=== WHAT THE EXERCISE ASKS ===
In the grain market commentary below, what share of U.S. corn do some analysts expect the afternoon Crop Progress Report to show as harvested?

=== SOURCE PASSAGE ===
**********

Early calls: Corn 12-13 cents lower, soybeans 25-27 cents lower, and wheat 12-13 cents lower.
Overnight grain, soybean markets=Trading sharply lower.
Crude Oil=$0.30 per barrel lower.
Wall Street=Seen opening lower with increased global growth concerns. Also, there is a simmering spat between China and Japan that is bothering the market. The fear is China will stop importing key products from Japan. Why? China is mad that Japan nationalized some islands that China has interests in.
World=Asia/Pacific stocks are mostly higher, while Europe's stocks are lower.
More in a minute,
09-17-2012 07:30 AM - edited 09-17-2012 08:42 AM
The talk is that the market wants to see more of this U.S. corn brought in before a rally (buying) could occur. For instance, this afternoon's Crop Progress Report could show U.S. corn 25% harvested, and soybeans 10% harvested, according to some analysts. When corn hits that halfway point, which could happen towards the latter part of the month, more buying interest could re-enter the market. Until then, harvest activity, technicals, and weaker exports could keep the bears roam the floor.
09-17-2012 08:57 AM
Thank you. This thread could not exist without all of you guys and gals. Let's keep it going! We are really getting some nice marketing discussions going. Know that we appreciate everyone's efforts to keep this Floor Talk thread successful. We know harvest season can be very busy. So, we appreciate anytime that folks can devote to posting what the yield monitor is reading and how their marketing decisions are unfolding. Here we go, five days of opportunity up ahead.........!!!!!!!!!!

**********

=== INFORMATION ===
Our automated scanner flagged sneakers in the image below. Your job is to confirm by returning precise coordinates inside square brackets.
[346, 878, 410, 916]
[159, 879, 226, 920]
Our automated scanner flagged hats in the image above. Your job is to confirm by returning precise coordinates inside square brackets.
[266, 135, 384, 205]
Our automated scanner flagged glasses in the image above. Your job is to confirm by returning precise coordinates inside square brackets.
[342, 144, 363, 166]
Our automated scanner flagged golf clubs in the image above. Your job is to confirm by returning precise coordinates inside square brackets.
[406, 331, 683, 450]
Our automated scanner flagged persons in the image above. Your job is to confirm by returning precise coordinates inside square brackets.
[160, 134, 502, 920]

**********

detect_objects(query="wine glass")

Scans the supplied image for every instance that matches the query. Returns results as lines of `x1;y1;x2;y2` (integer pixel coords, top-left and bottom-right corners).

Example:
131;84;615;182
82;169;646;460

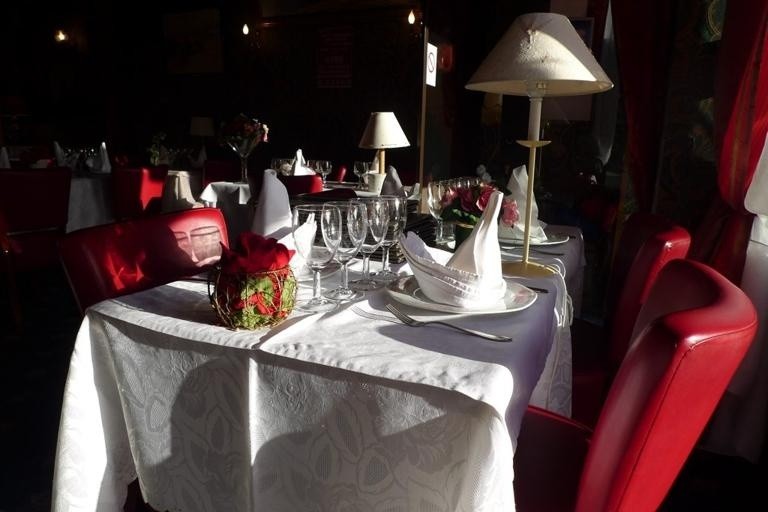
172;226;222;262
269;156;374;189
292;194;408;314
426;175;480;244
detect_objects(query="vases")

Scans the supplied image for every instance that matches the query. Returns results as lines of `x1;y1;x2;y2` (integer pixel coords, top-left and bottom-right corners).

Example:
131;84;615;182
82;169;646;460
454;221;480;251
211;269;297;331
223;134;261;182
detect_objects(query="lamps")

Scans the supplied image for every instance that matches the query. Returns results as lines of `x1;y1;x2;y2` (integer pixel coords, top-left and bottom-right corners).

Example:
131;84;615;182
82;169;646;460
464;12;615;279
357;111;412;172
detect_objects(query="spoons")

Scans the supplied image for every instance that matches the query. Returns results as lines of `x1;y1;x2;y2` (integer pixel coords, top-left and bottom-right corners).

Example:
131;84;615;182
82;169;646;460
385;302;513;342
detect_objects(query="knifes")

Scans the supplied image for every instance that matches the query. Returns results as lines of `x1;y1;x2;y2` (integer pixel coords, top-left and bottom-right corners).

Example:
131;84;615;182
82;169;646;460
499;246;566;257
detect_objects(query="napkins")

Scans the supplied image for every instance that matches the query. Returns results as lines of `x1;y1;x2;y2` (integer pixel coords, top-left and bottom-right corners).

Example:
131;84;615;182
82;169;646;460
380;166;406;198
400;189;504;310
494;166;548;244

**********

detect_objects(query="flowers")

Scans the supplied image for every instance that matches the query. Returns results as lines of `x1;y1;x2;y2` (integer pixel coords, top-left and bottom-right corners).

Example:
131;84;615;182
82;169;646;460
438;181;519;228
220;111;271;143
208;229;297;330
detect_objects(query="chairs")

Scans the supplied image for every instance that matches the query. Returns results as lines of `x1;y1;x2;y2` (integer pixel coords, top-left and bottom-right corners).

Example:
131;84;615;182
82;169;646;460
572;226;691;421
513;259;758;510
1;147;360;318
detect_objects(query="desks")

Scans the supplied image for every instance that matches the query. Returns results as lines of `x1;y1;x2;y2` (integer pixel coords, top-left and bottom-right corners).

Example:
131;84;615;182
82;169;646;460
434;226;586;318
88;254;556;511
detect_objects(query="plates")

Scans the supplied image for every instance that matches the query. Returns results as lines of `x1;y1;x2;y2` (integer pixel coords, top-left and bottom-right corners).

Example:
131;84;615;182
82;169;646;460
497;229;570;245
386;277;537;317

**********

=== EXPECTED ANSWER ===
25%